Não há como negar que a suspensão da possibilidade de os credores exigirem seus créditos no curso do processo e o deságio das obrigações que caracteriza as assembleias de credores, induzem uma leitura rápida no sentido do calote mas, ainda assim, a conclusão não é acertada.
A atividade empresária, pedra fundamental de toda atividade econômica, consiste na base do desenvolvimento de qualquer país e de seu povo.
São os empreendimentos que geram emprego e renda, influindo diretamente na capacitação profissional de sua população. Também é a atividade econômica empresarial que constitui a pujança de qualquer país, gerando riqueza que, tributada na forma da lei, viabiliza o custeio de atividades sociais e assistenciais fundamentais à vida em comunidade e à própria existência do poder público.

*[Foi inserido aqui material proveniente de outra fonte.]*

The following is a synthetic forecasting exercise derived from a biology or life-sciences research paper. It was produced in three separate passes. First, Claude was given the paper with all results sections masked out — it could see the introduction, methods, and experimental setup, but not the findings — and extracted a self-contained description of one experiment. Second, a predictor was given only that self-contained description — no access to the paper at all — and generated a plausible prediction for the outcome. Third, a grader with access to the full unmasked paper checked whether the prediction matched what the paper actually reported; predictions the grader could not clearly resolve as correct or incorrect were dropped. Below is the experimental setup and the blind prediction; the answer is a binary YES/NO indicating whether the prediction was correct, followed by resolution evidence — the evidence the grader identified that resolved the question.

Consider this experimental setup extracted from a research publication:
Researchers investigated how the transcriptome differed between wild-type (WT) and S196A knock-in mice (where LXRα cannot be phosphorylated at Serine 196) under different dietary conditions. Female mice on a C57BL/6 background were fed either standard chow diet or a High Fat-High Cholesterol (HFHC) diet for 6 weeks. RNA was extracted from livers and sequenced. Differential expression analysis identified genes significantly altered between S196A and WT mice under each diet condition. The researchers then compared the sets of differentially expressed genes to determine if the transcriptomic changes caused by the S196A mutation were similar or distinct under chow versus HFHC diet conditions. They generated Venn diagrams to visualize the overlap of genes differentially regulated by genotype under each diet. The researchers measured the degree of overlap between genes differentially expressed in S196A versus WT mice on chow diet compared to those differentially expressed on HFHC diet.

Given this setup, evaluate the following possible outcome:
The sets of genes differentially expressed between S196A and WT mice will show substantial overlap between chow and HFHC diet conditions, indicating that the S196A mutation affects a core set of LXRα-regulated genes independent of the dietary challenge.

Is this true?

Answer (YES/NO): NO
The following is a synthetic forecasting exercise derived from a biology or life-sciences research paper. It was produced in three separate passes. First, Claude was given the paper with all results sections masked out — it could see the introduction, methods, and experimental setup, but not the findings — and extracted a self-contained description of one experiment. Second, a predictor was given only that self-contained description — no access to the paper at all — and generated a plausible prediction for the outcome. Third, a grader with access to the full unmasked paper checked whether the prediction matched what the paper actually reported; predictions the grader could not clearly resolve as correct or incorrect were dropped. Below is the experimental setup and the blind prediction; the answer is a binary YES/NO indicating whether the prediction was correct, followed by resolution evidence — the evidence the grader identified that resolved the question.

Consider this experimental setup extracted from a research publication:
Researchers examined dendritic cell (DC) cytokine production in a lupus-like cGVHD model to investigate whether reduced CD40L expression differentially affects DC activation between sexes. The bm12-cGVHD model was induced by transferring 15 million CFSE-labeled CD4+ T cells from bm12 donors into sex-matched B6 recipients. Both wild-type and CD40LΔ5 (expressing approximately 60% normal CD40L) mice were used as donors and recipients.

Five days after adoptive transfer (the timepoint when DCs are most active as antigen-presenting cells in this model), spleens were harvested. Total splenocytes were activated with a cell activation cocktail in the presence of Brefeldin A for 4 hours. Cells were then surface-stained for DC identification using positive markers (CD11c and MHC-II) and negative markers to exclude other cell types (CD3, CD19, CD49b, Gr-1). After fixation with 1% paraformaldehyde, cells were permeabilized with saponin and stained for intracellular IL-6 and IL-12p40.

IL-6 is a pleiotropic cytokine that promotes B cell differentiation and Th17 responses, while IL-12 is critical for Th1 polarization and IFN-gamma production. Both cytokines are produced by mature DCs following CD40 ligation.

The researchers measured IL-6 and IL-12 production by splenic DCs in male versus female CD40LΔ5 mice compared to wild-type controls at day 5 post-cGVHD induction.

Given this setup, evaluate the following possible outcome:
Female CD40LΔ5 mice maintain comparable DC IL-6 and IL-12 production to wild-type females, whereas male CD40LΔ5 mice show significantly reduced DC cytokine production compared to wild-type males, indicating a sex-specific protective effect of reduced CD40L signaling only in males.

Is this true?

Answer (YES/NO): NO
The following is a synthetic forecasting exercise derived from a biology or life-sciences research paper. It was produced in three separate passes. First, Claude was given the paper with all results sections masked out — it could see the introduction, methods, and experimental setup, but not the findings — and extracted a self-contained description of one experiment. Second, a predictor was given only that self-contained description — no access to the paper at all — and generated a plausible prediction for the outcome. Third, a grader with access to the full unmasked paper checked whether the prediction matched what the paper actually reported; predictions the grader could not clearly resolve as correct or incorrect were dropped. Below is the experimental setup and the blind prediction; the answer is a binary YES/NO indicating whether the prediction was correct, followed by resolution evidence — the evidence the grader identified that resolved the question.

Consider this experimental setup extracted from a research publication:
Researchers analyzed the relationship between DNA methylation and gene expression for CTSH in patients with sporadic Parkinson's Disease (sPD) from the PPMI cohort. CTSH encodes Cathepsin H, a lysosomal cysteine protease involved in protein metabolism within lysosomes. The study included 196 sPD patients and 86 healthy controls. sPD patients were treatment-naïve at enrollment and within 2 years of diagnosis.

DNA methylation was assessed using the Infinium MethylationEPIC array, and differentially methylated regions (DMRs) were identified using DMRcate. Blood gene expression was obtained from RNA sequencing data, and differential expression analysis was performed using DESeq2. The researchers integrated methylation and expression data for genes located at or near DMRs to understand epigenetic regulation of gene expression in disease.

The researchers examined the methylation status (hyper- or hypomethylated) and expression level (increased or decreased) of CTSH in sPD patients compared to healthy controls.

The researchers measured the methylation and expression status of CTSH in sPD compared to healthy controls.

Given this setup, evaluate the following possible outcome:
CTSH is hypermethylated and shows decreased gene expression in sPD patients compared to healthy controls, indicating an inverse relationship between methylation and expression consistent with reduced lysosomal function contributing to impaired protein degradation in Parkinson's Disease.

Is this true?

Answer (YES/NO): YES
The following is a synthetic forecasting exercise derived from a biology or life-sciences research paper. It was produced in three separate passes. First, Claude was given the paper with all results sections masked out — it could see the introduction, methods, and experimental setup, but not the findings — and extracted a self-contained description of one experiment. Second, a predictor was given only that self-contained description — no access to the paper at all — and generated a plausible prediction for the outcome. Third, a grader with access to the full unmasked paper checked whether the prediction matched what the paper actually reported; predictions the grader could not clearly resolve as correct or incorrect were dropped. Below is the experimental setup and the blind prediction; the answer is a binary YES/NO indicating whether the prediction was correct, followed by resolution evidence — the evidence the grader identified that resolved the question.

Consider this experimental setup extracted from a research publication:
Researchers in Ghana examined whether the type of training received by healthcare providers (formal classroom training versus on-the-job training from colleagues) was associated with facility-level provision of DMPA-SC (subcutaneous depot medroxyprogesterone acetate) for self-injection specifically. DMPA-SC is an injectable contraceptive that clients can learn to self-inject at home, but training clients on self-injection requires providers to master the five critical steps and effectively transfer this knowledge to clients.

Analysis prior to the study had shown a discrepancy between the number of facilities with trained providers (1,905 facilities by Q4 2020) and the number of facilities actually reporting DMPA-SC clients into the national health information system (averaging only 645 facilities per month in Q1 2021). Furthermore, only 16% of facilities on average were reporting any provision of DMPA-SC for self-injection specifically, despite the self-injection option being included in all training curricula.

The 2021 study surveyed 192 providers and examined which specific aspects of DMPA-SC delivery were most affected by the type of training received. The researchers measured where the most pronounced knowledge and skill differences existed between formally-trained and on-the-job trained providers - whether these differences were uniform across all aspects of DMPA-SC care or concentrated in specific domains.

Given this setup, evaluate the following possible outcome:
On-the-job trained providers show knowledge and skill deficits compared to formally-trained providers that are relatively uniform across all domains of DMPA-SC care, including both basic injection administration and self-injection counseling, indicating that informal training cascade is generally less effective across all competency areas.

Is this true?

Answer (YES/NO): NO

É justamente esta constatação que conduz a Constituição Federal a estabelecer o princípio da função social da empresa, enquanto matriz de produção da riqueza de qualquer país, fundamental à geração de emprego e renda.
Os pedidos de recuperação judicial se fundam exatamente no princípio da preservação da empresa, de modo que a temporária suspensão da exigibilidade das dívidas e a conformação de espaço destinado à composição entre credores e devedores está longe de configurar calote, retratando, na verdade, um esforço último, com participação do Judiciário, para permitir a sobrevida deste importante núcleo gerador de riqueza.
Desvios podem vir a ocorrer. Isso é certo. Ainda assim, não se afigura correto atribuir a condição de calote a instrumento legítimo à salvaguarda de interesses sociais de relevante proteção constitucional pelos possíveis desvios de alguns. Para estes, caberá ao Judiciário servir de fiel da balança, evitando o uso indevido da recuperação judicial.

[1] Advogada parter da Acerbi Campagnaro Colnago Cabral Administração Judicial. Especialista (PUCMINAS) e mestre (Milton Campos).